OpenAI, sesuai dengan pernyataan sebelumnya, berupaya memperbaiki kebijakan akses bagi pemilik hak cipta. Namun, respons ini dinilai oleh CODA belum cukup jauh untuk menghentikan pelanggaran yang ada. Di satu sisi, teknologi AI menawarkan peluang baru bagi kreativitas, tetapi di sisi lain harus ada perlindungan yang memadai untuk karya yang ada.
Reaksi Pemerintah dan Komunitas Kreatif di Jepang
Pemerintah Jepang pun turut memberi respons terhadap kontroversi ini. Mereka menegaskan perlunya regulasi yang lebih ketat untuk menjaga hak cipta dalam era digital yang berkembang cepat. Dukungan dari berbagai komunitas kreatif menjadikan isu ini semakin mendesak untuk dibahas secara serius.

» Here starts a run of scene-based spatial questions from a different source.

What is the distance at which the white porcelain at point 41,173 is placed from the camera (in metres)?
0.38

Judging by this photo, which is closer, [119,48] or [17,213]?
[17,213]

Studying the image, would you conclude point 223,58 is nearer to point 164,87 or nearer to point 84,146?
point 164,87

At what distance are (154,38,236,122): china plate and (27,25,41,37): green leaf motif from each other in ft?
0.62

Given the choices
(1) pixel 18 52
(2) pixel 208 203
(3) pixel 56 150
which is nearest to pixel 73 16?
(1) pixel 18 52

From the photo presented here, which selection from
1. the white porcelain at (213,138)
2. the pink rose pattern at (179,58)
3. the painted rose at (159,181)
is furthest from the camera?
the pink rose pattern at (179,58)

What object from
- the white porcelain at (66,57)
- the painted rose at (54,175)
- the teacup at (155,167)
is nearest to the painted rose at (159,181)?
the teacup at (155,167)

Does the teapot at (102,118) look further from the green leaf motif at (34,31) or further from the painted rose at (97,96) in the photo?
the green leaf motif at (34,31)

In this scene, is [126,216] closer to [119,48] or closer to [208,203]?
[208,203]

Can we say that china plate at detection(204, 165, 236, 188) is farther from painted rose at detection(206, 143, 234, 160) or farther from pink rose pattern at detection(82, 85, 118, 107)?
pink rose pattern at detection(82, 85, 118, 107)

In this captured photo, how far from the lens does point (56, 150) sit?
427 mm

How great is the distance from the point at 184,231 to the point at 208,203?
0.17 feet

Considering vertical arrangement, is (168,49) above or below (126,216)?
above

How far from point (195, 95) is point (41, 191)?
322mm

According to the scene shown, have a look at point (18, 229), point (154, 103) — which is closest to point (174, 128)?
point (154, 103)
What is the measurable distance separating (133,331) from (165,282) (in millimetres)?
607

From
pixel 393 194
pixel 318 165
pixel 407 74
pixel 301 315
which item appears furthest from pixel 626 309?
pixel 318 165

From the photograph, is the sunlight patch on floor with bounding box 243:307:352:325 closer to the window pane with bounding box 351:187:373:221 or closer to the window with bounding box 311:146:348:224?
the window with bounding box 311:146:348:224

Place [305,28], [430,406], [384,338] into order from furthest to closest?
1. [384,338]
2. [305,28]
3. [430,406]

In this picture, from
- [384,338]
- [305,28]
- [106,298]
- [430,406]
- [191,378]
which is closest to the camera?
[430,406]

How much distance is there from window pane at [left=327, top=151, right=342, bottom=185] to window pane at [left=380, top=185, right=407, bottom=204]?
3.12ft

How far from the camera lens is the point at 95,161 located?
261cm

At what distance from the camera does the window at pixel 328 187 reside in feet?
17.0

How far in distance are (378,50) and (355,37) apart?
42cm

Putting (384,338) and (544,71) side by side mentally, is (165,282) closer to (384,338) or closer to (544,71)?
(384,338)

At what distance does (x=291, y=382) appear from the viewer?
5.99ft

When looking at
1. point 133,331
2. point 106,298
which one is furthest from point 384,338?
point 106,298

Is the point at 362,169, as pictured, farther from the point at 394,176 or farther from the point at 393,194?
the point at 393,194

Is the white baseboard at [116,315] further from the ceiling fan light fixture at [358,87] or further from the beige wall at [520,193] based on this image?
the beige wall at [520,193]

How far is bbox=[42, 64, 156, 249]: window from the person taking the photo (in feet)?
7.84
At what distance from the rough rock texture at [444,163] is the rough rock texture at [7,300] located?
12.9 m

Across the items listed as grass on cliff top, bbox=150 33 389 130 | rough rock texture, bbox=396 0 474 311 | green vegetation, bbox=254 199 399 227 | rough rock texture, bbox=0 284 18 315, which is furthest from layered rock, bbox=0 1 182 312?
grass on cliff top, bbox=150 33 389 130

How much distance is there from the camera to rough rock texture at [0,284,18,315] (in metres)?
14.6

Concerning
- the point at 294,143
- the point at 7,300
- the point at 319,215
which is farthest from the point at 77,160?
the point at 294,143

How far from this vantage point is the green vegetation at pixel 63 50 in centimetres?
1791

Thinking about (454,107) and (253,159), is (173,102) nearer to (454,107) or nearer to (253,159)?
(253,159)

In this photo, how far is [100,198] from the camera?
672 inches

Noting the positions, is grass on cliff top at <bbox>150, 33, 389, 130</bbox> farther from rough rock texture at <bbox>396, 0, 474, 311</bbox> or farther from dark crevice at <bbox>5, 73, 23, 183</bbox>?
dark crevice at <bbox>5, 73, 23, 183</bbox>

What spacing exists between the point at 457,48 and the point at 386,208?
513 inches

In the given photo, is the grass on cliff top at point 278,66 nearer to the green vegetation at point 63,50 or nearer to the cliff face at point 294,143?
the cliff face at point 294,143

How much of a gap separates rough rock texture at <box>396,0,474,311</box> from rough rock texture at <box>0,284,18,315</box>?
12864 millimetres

Komunitas kreatif di Jepang merasa gelisah mengingat dampak yang ditimbulkan oleh teknologi AI terhadap industri seni. Banyak yang khawatir bahwa jika peraturan tidak diperketat, banyak karya orisinal yang dapat dengan mudah diambil dan dijadikan bahan baku bagi produk-produk AI. Ini menjadi tantangan besar yang perlu dihadapi saat ini.
Dengan keluhan yang diajukan oleh CODA, harapan akan terbentuknya dialog antara inovator teknologi dan pemilik hak cipta menjadi lebih realistis. Usaha ini diharapkan dapat menghasilkan solusi yang saling menguntungkan tanpa mengorbankan hak siapapun.
Langkah-Langkah yang Diharapkan dari OpenAI dan CODA
Dari tuntutan hukum yang diajukan, CODA meminta dua hal mendasar kepada OpenAI untuk menghindari pelanggaran lebih lanjut. Pertama, mereka menuntut agar karya-karya yang dimiliki anggotanya tidak digunakan untuk pelatihan mesin tanpa izin, yang menjadi inti dari masalah ini. Ini menunjukkan betapa vitalnya kontrol atas karya masing-masing.
Kedua, CODA menginginkan respons resmi dari OpenAI mengenai klaim yang ada terkait pelanggaran hukum. Transparansi dan kerja sama menjadi kata kunci dalam menghadapi situasi ini, agar semua pihak dapat menemukan jalan tengah yang baik.
“Kemajuan teknologi AI tidak boleh mengorbankan hak cipta. Kami berharap OpenAI mau bekerja sama untuk membangun kerangka adil bagi kreator,” tutup CODA, menyerukan kepada semua pihak yang terlibat untuk terlibat dalam diskusi konstruktif.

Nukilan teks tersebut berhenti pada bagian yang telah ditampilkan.